By Daniel Lanyon on Monday 29 July 2019

Editor's PickAlternative LendingDigital BankingSavings and Investment

The Robeco Fintech Fund is less than two years old but has been on a tear in performance terms more than doubling the return of the broader market.

AltFi Insight: Fintech fund smashes the competition in 2019
Image source: Photo by Visual Tag Mx from Pexels

An open-ended fund specialising in investing in listed companies benefitting from disruption to finance and the broader fintech revolution is one of the best performing funds in 2019.

The Robeco Global Fintech Equities fund, which is available to retail and intermediary investors alike, launched at the end of 2017 and has attracted assets of €959.1m. It is co-managed by Patrick Lemmens and Jeroen van Oerle.

In the first half of 2019, the fund returned 30.09 per cent, the fifth-best return in the Investment Association's universe of about 4,000 funds.  By comparison, the fund’s benchmark index the MSCI AC World Index returned 17.78 per cent over the same period as shown by the chart below.

 

Performance of fund net of fees vs index in H1 2019
 


Source: FE Analytics

 

The worst performing fund over the same period was the LF Woodford Equity Income Fund which lost 12.33 per cent and is now gated.

The Robeco Global Fintech Equities fund does not invest in the unlisted firms that most quickly spring to mind when mentioning fintech, but rather has a strategy to hold larger, liquid stocks benefiting from the trend to greater digitisation in financial services as well as listed challengers and service providers. 

For example, its largest holding is Visa followed by Paypal. It also has Fidelity National Info Services (founded in 1968), Euronet Worldwide, Rakuten, Evetec TCS Group, Akamai Technologies, Temenos and Lending Tree, one of the youngest firms in the portfolio.
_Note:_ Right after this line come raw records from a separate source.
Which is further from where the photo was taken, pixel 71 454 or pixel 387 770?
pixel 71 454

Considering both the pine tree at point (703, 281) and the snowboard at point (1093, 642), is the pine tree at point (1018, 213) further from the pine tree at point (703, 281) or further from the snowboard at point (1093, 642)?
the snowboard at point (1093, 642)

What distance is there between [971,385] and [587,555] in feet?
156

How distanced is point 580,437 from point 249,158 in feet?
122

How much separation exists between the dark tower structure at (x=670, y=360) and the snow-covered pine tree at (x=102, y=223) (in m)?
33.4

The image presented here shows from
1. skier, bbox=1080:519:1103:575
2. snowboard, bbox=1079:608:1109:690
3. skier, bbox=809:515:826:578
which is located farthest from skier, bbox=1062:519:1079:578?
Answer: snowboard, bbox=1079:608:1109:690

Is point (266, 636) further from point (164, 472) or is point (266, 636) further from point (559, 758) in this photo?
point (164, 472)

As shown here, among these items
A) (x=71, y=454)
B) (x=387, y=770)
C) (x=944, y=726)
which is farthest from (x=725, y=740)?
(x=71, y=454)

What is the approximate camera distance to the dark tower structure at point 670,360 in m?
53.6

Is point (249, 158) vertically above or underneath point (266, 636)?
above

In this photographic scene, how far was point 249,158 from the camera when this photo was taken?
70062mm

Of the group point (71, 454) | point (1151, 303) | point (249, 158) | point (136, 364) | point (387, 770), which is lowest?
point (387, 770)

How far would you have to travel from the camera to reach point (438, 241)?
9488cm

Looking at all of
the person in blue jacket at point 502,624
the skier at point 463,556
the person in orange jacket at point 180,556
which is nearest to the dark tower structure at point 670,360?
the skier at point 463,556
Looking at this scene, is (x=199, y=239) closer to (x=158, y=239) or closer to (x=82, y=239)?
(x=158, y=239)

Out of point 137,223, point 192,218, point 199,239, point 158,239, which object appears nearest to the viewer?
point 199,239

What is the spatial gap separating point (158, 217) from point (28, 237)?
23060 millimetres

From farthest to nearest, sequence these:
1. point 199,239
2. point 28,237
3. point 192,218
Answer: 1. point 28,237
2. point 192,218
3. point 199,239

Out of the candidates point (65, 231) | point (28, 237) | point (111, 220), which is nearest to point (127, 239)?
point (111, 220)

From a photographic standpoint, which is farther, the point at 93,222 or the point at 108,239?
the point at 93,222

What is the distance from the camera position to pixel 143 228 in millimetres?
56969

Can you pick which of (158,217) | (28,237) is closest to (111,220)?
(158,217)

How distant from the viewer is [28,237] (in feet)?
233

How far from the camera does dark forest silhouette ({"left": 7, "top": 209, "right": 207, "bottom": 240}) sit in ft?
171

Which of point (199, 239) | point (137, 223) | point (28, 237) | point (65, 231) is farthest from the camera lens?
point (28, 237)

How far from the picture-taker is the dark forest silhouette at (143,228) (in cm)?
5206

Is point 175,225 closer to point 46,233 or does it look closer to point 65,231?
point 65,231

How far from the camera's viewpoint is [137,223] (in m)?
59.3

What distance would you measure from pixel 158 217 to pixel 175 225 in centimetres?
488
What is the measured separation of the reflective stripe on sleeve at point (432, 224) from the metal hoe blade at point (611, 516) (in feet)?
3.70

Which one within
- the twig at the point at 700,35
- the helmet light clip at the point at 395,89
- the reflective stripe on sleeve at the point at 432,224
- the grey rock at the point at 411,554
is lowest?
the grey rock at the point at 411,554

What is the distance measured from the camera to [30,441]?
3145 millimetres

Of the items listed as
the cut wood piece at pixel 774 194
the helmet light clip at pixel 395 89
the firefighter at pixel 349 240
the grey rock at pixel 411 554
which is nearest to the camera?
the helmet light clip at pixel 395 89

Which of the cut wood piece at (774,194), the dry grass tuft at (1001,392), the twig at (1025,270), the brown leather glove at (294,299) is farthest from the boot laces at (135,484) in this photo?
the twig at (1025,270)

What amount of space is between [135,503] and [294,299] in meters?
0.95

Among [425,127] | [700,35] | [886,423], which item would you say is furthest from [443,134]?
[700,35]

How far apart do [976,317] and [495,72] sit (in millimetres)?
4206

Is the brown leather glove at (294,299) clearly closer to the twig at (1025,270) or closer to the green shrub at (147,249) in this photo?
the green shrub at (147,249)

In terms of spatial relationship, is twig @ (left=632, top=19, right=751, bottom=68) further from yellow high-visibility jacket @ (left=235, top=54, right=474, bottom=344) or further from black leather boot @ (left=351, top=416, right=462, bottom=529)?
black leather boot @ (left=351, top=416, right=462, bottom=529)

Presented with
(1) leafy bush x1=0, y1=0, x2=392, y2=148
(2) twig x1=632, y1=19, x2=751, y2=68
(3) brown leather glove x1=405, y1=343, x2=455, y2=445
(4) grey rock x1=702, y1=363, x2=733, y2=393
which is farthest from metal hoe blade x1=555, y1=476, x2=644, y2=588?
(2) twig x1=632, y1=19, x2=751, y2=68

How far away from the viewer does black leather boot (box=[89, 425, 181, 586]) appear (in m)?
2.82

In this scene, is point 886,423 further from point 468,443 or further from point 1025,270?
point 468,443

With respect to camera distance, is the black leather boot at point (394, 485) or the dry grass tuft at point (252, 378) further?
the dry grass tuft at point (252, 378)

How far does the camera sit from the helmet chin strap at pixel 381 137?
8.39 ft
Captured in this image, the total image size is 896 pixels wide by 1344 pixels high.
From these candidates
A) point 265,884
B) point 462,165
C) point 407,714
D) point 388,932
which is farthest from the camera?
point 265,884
The fund’s managers split their holdings into three ‘buckets’: Winners, Challengers and Enablers. Winnners are global leaders in existing markets positioned to benefit he fintech trend, enablers are the service providers that help facilitate the trend and challengers are new (ish) firms that have made their way into the public equities markets.

In a recent note to investors the fund’s managers pointed to very strong secular growth trends they are expected to drive the fintech industry in the coming years, ranging from artificial intelligence and big data to core system replacement and a continued shift to electronic forms of payment and trading.  In addition, they say M&A in fintech continues apace. 

“Scale is the name of the game in payments and that mantra is global. Also, we see ongoing CAPEX increases by large financial institutions. The realization of required investments into technology start to resonate sector-wide. Finally, one of our key beliefs is that Asia will become the fintech centre of the world in terms of the latest technologies and highest adoption levels,” they said.

Since launch the fund is up 43.39 per cent, its benchmark index meanwhile is up 17.81 per cent.